WRITTEN REQUEST → Please repeat, word for word, the lines from the one containing "From among the options" through the one containing "1544 inches", leaving out any pictures.

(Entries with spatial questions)

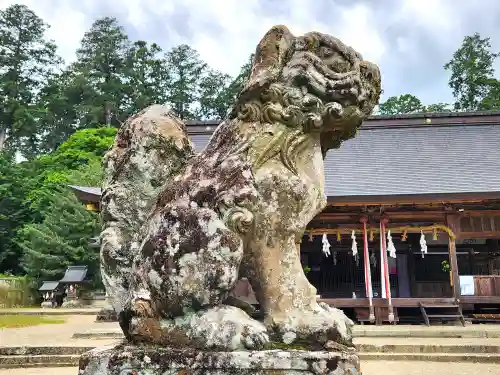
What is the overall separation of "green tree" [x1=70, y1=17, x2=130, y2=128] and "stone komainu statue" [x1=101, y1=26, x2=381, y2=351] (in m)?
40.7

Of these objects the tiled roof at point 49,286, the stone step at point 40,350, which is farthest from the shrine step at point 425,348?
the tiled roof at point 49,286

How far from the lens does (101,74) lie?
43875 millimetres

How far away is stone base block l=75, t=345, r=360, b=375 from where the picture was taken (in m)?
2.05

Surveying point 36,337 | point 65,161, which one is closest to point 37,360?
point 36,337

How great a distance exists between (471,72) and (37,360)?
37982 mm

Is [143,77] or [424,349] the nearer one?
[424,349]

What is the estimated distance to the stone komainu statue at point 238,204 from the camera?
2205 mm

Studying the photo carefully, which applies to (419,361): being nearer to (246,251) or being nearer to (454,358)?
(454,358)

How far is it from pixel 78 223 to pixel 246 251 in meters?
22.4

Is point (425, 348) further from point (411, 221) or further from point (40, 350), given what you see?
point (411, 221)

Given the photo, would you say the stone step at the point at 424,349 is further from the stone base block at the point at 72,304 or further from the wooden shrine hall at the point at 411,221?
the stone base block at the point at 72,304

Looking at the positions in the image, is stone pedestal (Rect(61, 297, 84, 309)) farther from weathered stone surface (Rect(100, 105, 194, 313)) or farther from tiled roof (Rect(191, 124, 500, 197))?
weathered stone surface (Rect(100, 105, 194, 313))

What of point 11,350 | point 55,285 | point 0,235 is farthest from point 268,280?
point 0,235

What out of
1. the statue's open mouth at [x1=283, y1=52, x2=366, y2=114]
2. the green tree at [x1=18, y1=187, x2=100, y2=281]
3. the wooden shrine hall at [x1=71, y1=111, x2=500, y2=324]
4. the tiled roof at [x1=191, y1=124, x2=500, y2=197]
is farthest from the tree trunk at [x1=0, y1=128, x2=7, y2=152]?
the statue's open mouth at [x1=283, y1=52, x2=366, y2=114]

* * *

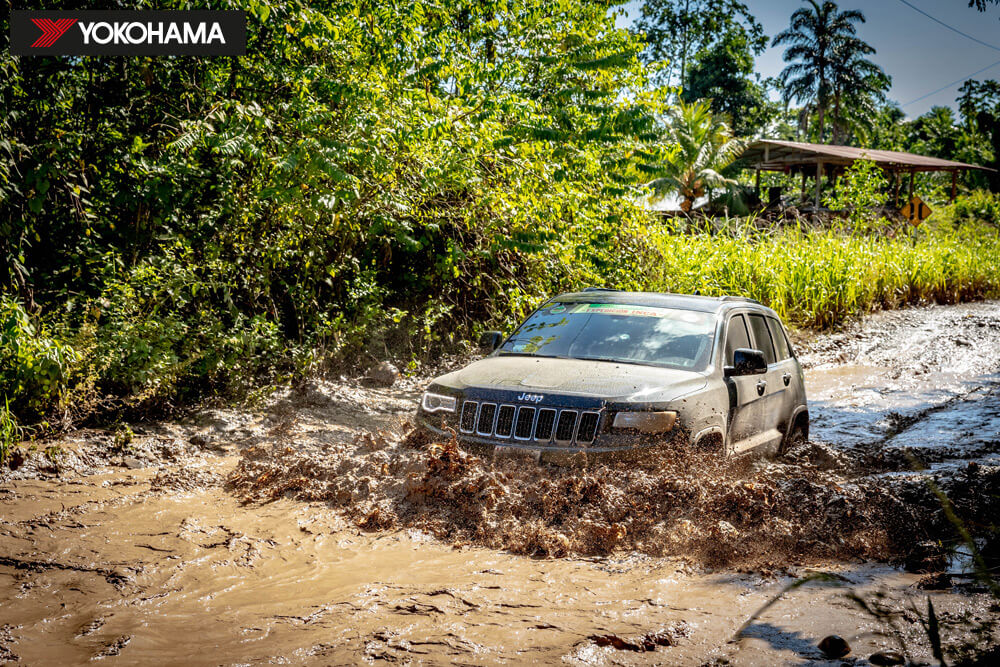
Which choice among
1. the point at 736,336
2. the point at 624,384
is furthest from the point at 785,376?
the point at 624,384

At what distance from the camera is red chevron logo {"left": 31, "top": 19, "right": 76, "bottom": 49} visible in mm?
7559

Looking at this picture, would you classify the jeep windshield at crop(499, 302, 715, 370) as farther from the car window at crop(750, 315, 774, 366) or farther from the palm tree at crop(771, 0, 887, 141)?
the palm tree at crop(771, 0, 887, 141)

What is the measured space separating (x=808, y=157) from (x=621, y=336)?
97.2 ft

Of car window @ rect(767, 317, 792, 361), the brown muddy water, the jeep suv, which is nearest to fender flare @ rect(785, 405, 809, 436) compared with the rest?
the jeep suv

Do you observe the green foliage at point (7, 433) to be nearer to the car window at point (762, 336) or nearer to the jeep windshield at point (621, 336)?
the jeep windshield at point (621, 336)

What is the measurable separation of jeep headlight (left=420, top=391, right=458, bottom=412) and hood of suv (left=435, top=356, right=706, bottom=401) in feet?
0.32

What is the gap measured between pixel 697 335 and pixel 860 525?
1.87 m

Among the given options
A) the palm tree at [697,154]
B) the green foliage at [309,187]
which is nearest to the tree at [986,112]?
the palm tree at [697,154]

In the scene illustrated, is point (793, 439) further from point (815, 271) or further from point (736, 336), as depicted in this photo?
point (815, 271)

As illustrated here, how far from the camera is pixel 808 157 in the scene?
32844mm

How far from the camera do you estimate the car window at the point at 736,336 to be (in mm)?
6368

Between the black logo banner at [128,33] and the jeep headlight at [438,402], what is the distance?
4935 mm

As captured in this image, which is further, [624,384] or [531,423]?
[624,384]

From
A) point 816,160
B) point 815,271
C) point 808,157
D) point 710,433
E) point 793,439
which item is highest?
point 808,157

...

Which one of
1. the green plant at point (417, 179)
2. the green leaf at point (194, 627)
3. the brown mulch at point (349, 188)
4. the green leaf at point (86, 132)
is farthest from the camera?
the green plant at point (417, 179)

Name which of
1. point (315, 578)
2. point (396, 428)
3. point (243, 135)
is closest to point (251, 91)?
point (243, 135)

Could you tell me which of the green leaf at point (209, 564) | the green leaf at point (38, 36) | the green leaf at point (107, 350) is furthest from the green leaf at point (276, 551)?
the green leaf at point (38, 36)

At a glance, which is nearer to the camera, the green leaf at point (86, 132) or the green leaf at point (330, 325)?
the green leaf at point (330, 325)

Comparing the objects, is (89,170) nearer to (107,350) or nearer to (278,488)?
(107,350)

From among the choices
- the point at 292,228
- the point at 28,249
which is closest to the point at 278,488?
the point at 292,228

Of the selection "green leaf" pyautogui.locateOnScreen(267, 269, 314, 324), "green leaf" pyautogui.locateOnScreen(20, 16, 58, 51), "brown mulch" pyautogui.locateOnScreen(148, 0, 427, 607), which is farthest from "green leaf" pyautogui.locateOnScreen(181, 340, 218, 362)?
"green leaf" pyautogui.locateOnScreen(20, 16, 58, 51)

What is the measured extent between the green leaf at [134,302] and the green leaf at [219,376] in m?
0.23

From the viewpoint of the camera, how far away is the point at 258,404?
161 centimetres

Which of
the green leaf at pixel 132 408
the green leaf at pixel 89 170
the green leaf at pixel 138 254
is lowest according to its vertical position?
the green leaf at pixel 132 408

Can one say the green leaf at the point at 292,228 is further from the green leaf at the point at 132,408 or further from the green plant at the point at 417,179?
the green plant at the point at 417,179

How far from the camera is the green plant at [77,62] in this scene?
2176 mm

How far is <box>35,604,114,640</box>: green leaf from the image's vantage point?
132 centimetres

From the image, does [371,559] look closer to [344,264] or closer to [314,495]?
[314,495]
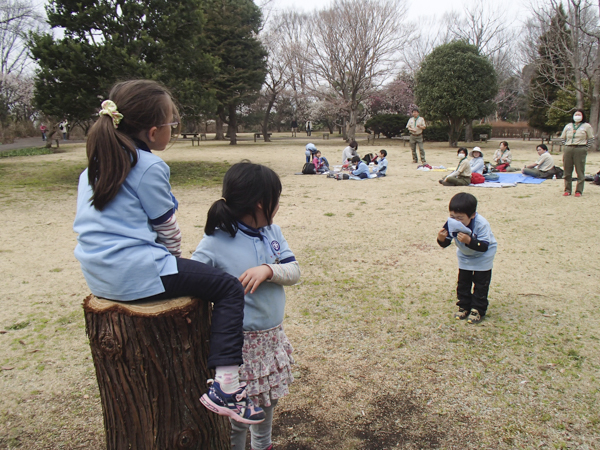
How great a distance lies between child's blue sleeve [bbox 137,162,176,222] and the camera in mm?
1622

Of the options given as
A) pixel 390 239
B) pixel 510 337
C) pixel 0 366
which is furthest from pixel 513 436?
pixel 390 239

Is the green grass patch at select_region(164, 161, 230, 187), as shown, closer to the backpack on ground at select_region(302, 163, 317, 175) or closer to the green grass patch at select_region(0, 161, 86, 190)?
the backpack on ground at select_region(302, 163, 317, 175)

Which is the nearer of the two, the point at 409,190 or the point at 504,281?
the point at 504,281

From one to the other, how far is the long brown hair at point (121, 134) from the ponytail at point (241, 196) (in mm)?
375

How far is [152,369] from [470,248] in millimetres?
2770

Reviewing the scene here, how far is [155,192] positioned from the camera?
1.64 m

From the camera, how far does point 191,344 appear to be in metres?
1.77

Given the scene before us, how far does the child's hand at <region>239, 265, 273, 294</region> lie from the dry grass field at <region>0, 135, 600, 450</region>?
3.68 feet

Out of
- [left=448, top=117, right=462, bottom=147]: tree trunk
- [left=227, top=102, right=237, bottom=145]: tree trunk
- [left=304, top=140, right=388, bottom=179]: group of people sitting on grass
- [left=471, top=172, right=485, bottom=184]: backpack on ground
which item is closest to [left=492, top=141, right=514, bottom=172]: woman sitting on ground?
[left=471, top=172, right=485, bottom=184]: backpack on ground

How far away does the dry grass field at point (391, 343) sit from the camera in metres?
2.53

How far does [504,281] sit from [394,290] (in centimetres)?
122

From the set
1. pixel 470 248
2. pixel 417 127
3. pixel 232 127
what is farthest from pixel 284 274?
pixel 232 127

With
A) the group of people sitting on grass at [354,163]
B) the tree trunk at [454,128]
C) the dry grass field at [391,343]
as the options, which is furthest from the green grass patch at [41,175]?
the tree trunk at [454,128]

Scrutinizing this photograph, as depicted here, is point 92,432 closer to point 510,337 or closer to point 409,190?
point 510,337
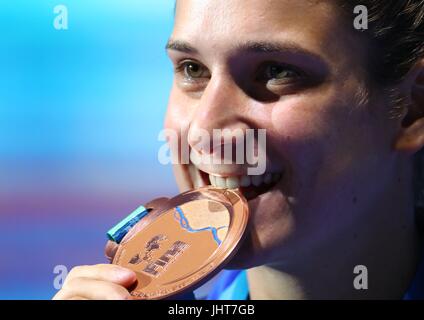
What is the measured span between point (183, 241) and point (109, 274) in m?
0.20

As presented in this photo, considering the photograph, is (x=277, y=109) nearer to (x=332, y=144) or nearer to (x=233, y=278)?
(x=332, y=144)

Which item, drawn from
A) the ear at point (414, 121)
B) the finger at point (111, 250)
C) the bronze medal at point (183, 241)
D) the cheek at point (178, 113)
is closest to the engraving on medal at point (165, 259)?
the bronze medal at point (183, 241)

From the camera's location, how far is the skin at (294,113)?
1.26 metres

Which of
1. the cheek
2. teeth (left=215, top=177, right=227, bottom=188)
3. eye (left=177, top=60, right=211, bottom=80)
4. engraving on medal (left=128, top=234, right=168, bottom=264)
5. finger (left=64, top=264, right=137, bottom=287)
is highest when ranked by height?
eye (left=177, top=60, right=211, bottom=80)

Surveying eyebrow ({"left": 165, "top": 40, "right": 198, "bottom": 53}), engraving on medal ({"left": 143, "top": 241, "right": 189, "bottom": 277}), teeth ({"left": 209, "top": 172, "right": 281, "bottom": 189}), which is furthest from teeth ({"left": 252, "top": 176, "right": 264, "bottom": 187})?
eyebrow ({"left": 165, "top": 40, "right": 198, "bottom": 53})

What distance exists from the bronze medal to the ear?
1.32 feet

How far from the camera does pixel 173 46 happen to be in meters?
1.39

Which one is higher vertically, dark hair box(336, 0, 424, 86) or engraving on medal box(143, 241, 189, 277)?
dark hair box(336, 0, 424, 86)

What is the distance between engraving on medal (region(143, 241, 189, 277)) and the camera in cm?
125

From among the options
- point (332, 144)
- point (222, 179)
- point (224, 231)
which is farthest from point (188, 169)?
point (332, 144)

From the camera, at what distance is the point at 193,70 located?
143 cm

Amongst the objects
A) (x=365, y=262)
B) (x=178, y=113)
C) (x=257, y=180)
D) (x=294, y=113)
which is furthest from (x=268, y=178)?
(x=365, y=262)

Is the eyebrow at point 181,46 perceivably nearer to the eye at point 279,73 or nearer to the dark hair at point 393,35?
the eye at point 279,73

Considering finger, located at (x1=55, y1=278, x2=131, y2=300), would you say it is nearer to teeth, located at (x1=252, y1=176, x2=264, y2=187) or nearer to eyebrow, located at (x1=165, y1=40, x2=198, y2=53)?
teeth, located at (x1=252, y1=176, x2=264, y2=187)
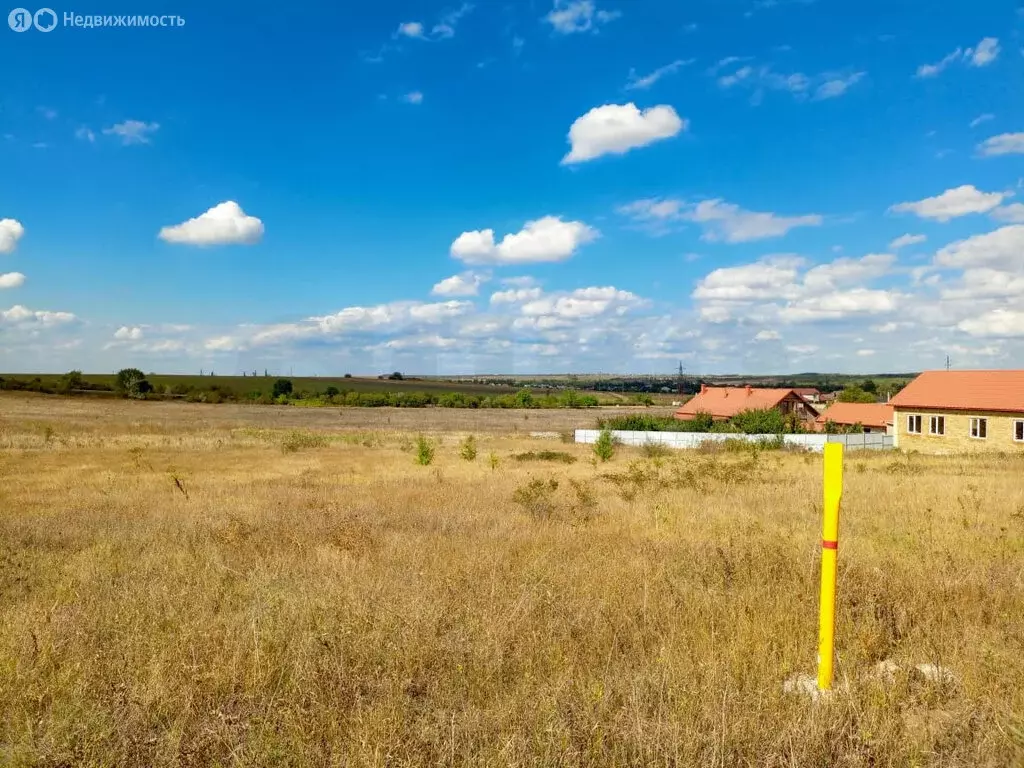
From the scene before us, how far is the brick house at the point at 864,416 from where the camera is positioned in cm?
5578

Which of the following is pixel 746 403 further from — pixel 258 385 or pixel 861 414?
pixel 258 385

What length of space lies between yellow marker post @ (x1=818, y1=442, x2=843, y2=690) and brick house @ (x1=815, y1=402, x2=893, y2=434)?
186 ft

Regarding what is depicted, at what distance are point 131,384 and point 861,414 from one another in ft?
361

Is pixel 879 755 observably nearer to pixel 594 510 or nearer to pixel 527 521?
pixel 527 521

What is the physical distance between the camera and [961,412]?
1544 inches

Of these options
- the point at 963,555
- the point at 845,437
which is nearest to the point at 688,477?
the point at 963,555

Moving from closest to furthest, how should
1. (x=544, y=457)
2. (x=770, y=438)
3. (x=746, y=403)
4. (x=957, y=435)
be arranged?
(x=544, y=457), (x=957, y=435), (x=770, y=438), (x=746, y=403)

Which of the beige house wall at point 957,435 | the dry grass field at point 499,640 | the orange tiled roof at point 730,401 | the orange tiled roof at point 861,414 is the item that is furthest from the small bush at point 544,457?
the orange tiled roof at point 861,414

RESPONSE BELOW →
From among the options
- point (332, 144)
- point (222, 179)
- point (224, 231)
which is farthest from point (188, 169)?
point (332, 144)

From the camera, at what distance is the point at 193,70 located?
143 cm

Amongst the objects
A) (x=365, y=262)
B) (x=178, y=113)
C) (x=257, y=180)
D) (x=294, y=113)
which is furthest from (x=268, y=178)?
(x=365, y=262)

Is the eyebrow at point 181,46 perceivably nearer to the eye at point 279,73 or nearer to the dark hair at point 393,35?
the eye at point 279,73

Considering finger, located at (x1=55, y1=278, x2=131, y2=300), would you say it is nearer to teeth, located at (x1=252, y1=176, x2=264, y2=187) or nearer to eyebrow, located at (x1=165, y1=40, x2=198, y2=53)?
teeth, located at (x1=252, y1=176, x2=264, y2=187)
From the scene before us, how far is the brick house at the point at 864,416 from where the camera is positioned in cm?
5578

Which of the following is pixel 746 403 further from — pixel 258 385 or pixel 861 414?
pixel 258 385

What length of space lies between yellow marker post @ (x1=818, y1=442, x2=843, y2=690) and brick house @ (x1=815, y1=402, x2=893, y2=434)?
186 ft

Regarding what is depicted, at what distance are point 131,384 and point 861,414 from one another in ft?
361

Is pixel 879 755 observably nearer to pixel 594 510 or nearer to pixel 527 521?
pixel 527 521

What is the physical distance between the camera and [961,412]?
1544 inches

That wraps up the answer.